##### The data

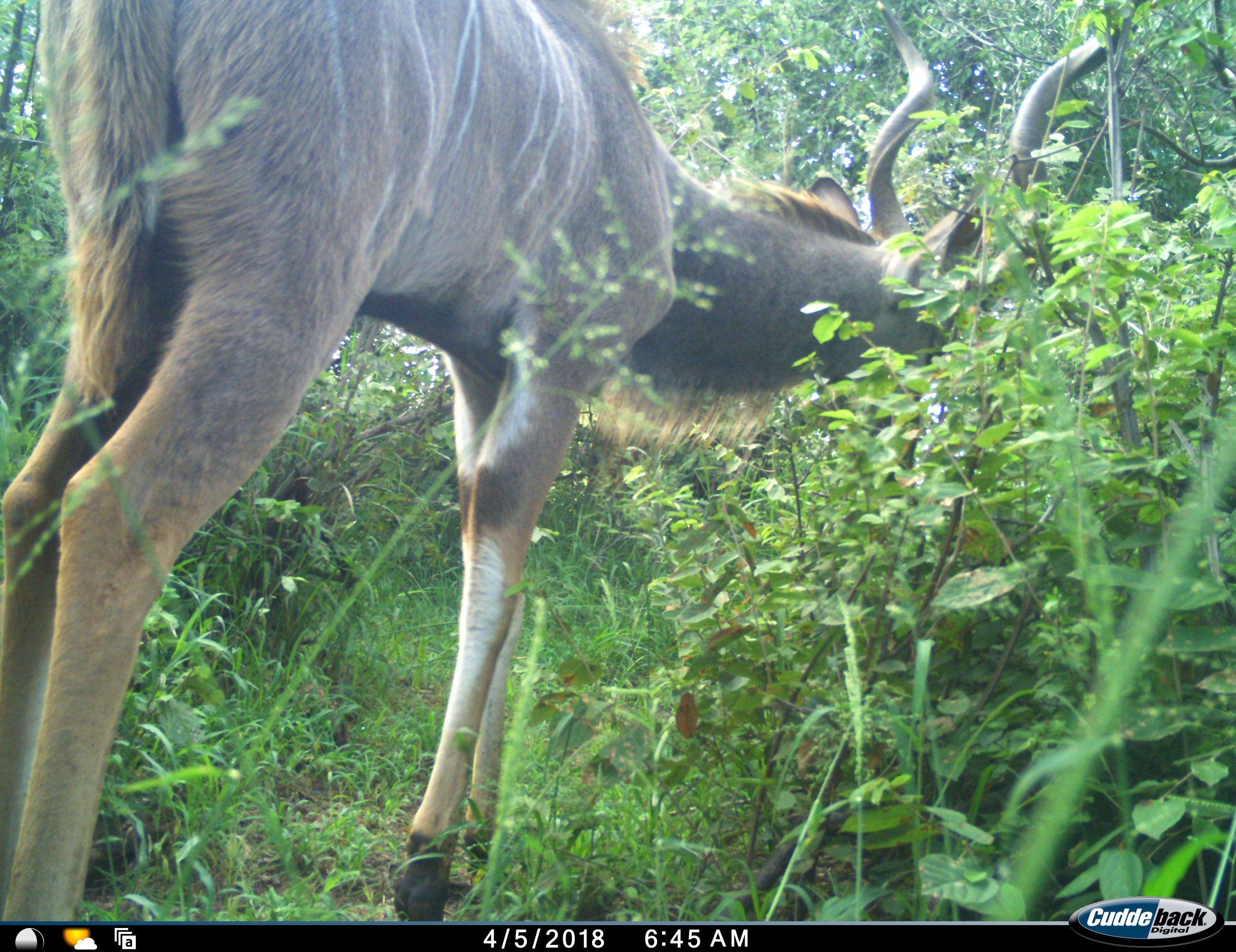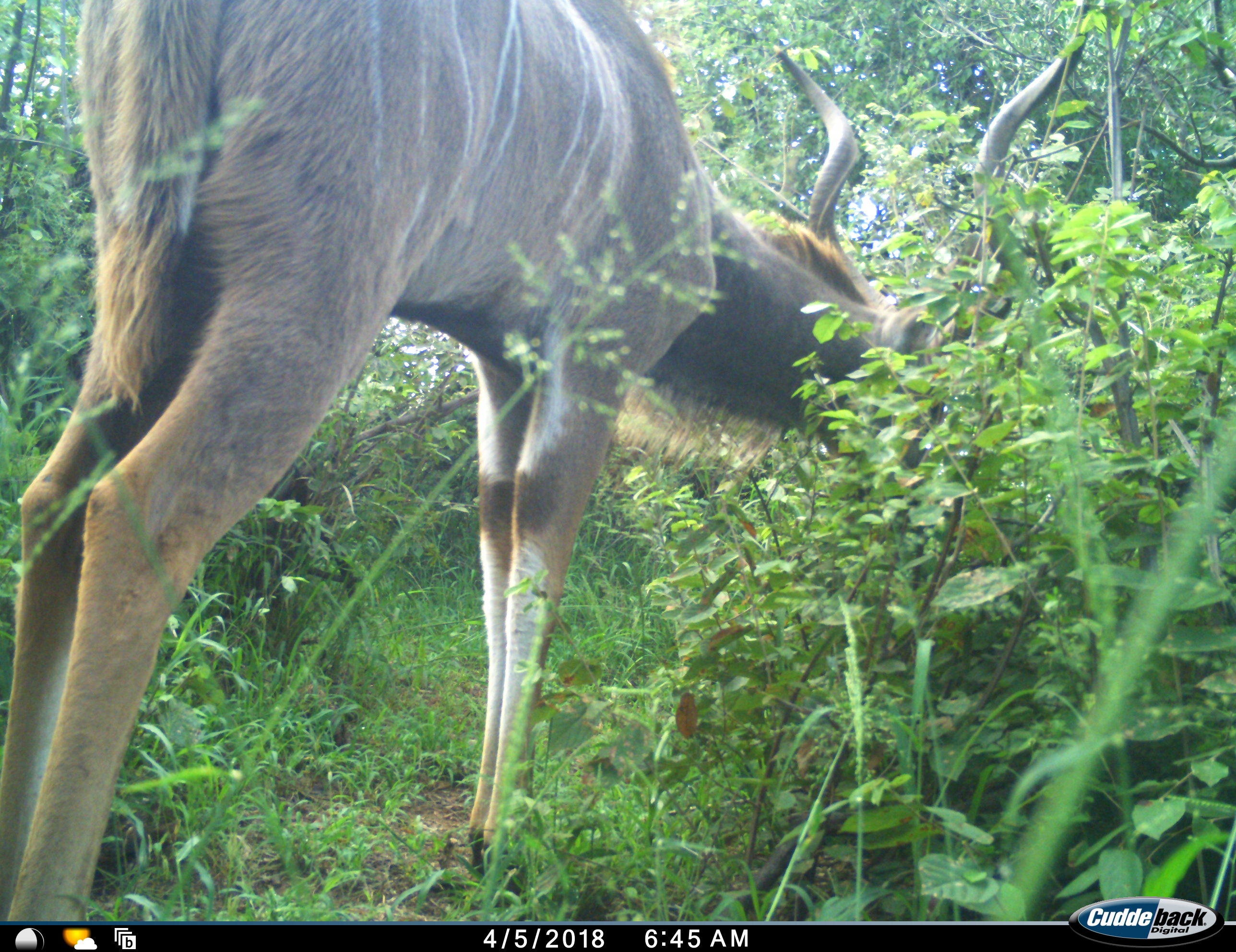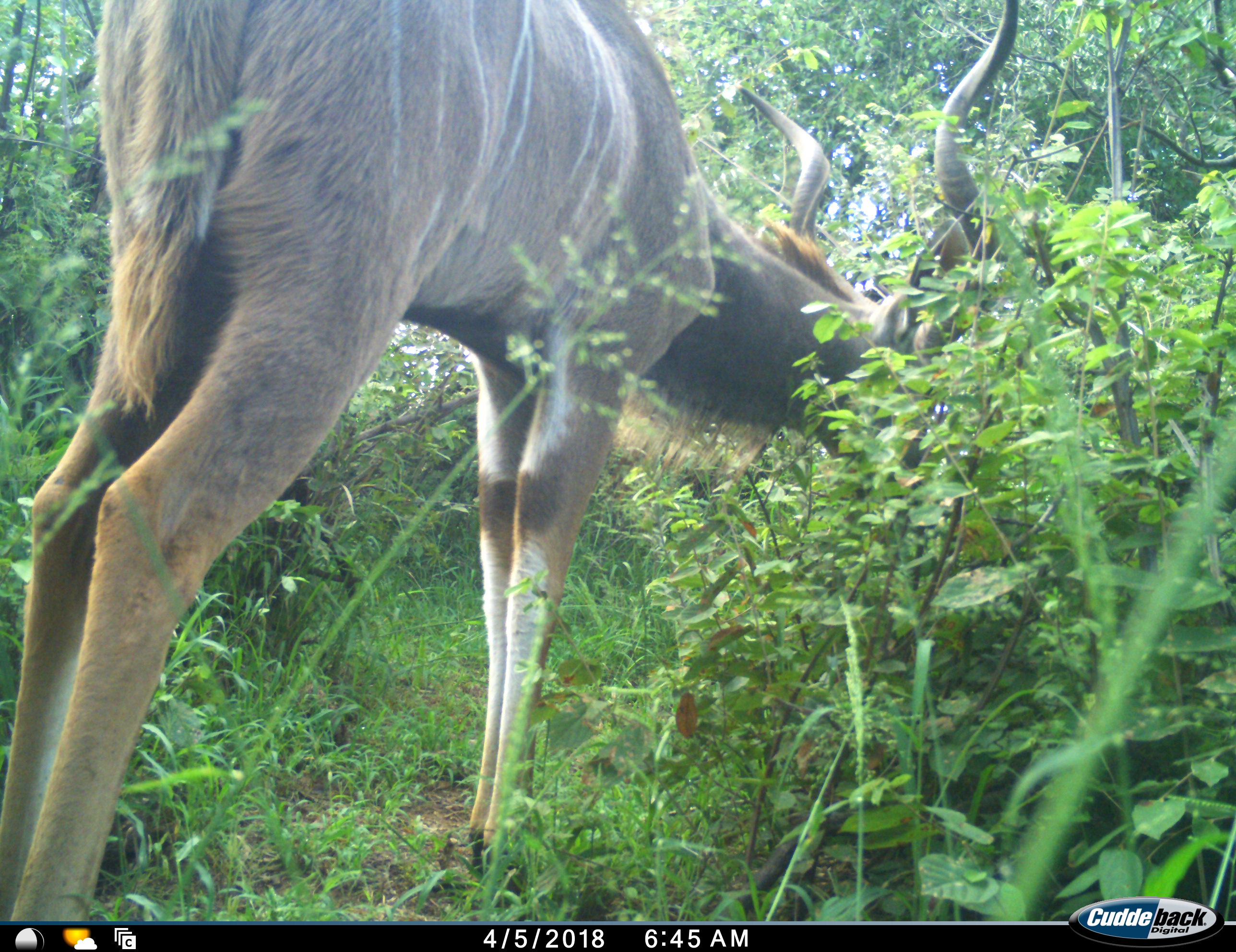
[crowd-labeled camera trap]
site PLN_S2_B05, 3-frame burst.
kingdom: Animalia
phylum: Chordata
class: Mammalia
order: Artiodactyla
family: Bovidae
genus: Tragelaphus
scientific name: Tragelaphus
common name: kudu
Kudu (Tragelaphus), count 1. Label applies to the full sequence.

##########
##### The data

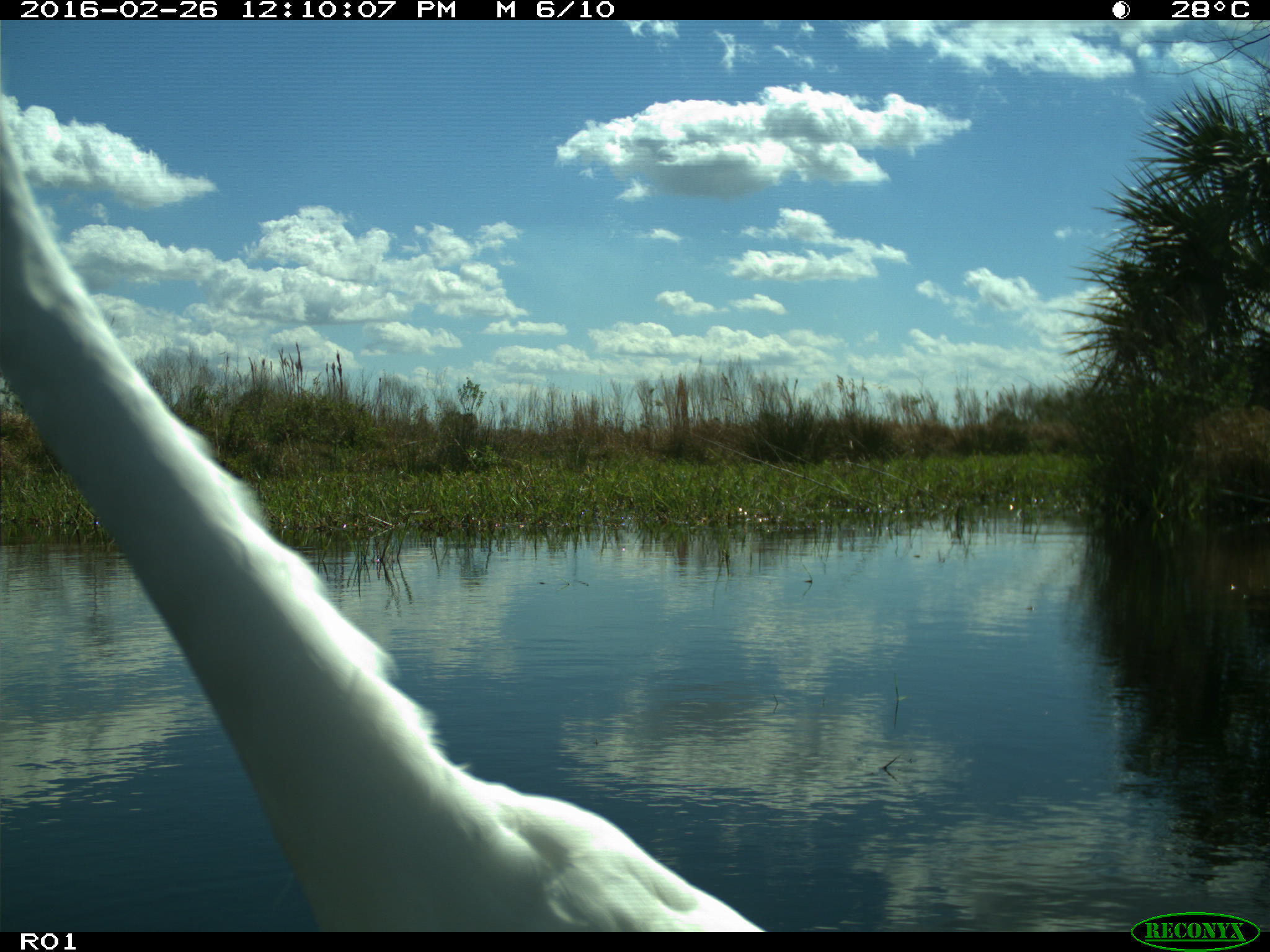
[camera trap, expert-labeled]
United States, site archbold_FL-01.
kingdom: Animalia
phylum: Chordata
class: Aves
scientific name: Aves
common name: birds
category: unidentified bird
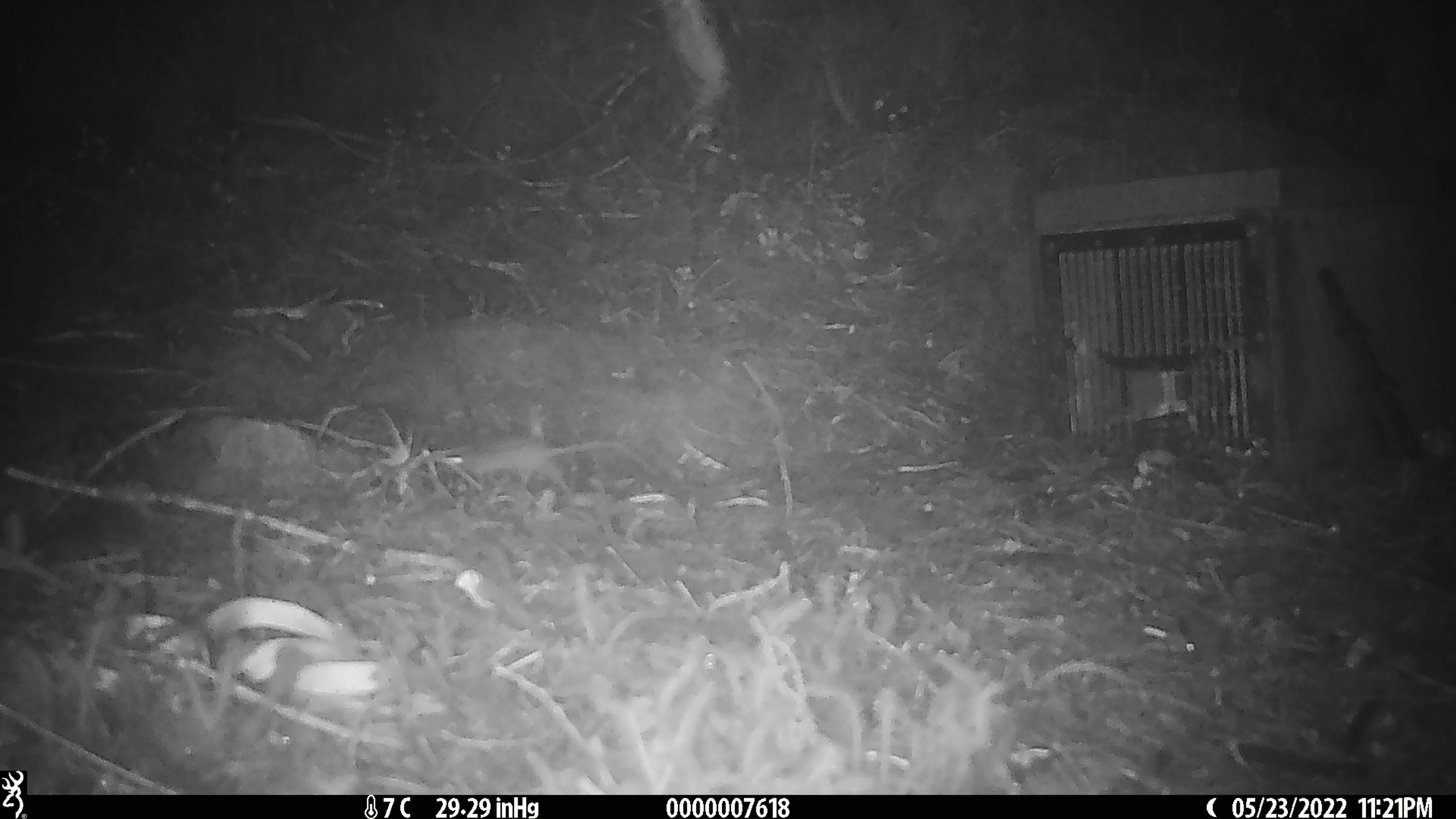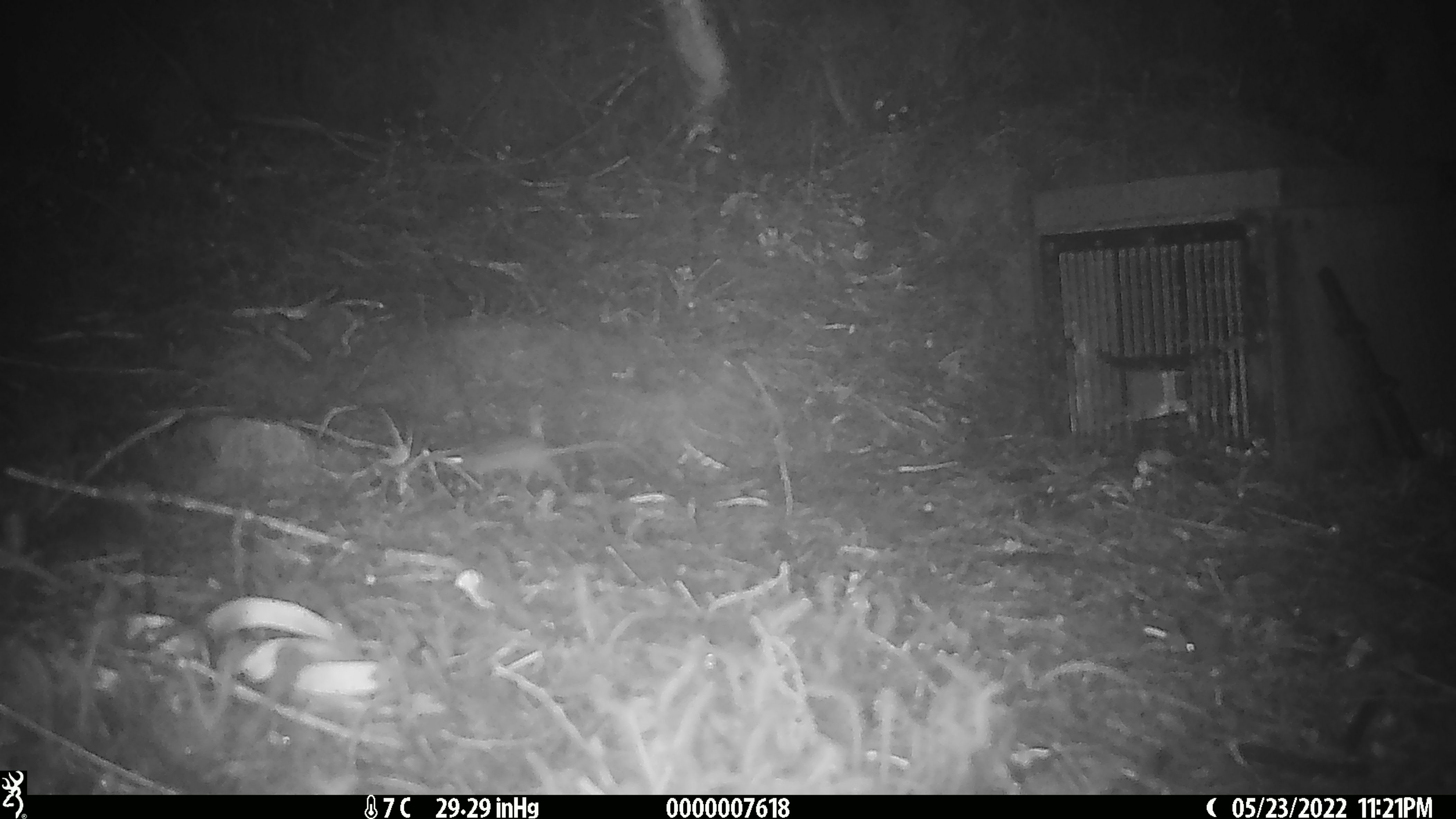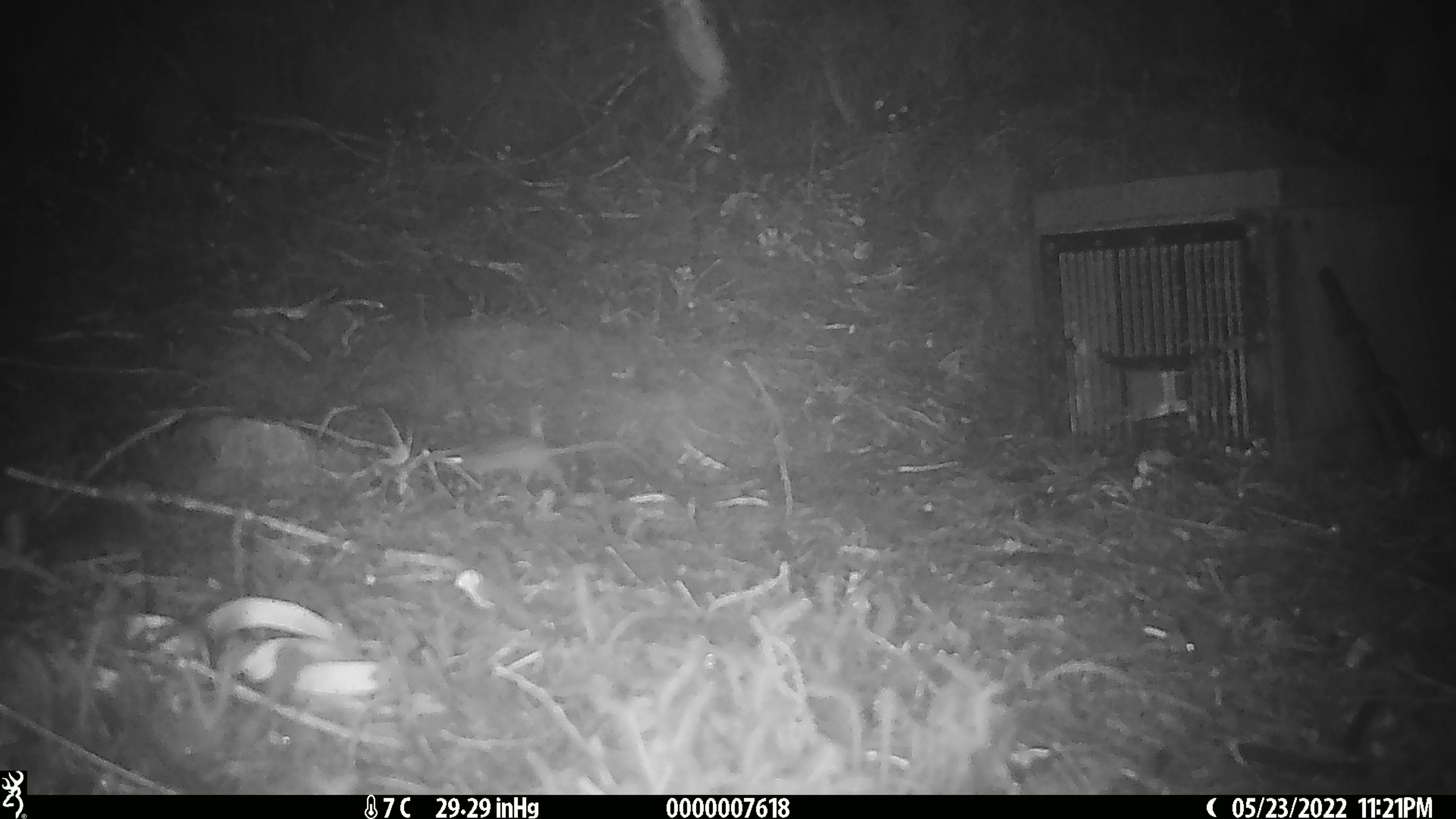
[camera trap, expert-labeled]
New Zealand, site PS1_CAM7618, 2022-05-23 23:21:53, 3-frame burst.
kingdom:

##########

Your reply must be one number: the count of lines in the records above that contain the string "site".

- [Answer to this exercise]:
3